→ **EXTRACTED DATA**:
════════

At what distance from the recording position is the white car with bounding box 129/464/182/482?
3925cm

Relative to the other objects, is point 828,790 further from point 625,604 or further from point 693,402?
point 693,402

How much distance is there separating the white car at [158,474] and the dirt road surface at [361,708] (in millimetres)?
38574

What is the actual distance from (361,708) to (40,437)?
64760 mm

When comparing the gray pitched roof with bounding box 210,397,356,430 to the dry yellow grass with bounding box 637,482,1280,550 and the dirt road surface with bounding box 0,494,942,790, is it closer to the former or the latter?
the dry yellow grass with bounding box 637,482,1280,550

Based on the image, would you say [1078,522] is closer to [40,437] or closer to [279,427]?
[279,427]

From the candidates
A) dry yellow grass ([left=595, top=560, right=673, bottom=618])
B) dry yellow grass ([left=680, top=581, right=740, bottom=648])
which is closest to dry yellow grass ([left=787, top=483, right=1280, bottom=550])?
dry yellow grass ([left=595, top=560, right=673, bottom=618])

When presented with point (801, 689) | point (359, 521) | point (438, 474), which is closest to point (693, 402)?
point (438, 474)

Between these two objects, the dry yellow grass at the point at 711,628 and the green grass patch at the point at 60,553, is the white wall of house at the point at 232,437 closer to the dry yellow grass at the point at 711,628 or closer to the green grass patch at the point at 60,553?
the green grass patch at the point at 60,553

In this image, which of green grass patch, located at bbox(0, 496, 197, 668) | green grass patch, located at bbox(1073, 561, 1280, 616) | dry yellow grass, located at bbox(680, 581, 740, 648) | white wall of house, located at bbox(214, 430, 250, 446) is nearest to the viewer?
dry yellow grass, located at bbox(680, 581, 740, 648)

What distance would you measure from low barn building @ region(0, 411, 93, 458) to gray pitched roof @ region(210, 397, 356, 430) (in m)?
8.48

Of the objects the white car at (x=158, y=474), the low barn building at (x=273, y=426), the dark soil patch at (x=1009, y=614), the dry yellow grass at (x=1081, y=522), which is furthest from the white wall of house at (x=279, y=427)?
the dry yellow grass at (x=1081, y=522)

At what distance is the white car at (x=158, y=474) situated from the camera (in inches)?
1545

════════

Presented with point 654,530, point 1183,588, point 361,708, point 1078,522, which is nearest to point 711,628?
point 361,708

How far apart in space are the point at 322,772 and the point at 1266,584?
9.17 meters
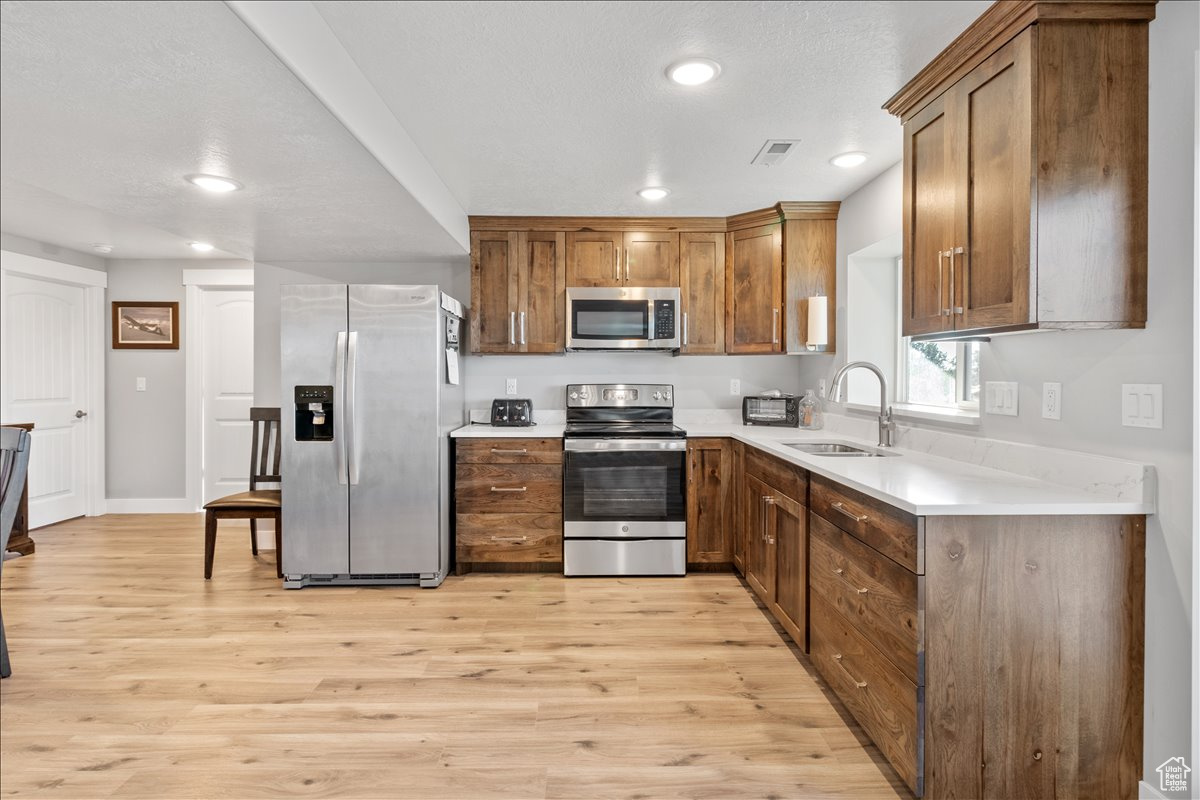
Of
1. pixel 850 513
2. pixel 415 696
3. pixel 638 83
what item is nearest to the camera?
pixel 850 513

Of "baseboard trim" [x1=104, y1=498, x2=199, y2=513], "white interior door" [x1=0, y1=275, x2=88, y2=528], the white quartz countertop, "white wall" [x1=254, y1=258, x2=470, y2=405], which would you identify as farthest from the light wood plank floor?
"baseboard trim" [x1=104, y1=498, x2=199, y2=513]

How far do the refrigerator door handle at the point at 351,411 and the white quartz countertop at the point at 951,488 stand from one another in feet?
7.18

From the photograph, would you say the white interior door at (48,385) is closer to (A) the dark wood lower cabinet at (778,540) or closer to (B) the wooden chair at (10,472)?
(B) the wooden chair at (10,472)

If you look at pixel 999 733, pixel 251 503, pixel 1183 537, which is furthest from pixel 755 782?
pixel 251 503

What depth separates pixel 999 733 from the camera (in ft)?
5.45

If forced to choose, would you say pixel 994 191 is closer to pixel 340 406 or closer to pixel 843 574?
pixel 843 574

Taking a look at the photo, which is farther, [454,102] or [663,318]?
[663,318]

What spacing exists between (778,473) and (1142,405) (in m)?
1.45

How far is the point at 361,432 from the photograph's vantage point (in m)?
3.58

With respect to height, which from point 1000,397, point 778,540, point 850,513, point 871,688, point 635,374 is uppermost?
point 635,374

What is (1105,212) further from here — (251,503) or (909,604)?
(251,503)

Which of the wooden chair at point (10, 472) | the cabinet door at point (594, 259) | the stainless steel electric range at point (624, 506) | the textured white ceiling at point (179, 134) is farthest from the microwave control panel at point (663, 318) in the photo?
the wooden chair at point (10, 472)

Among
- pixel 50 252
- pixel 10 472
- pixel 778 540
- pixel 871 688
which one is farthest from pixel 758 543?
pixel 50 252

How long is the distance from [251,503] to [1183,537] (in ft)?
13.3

════════

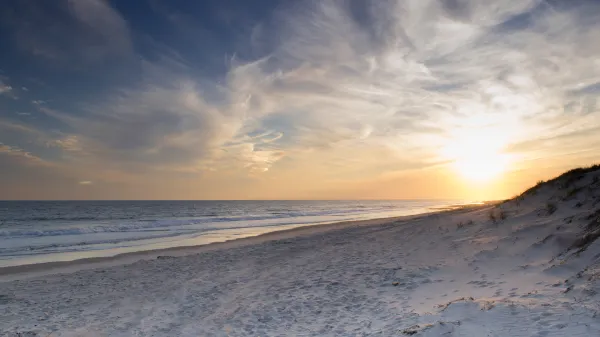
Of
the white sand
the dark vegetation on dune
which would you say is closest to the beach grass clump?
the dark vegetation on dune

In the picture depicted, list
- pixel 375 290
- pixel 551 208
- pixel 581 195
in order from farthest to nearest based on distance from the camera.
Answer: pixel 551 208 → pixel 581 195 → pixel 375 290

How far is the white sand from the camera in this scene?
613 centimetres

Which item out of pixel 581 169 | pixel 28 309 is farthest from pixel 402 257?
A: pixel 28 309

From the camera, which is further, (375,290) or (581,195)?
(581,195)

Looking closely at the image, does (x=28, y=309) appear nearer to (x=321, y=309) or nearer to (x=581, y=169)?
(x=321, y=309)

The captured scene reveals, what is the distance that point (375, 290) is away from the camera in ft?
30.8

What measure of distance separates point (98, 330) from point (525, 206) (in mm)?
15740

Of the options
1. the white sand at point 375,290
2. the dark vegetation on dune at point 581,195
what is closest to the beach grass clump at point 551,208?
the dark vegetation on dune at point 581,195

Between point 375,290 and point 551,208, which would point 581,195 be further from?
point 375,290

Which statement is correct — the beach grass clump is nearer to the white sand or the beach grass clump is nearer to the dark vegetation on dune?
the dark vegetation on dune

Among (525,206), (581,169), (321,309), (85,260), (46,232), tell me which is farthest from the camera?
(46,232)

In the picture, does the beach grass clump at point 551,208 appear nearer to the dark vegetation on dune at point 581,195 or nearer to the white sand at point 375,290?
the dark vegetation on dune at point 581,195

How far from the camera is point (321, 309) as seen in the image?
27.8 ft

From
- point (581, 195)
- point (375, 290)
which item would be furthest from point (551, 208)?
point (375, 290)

════════

→ **PROBLEM TO WORK ON**: Count the lines in the entries above that contain the string "road", matching case exactly, and give only the number.

→ **OUTPUT OF THE TASK**: 2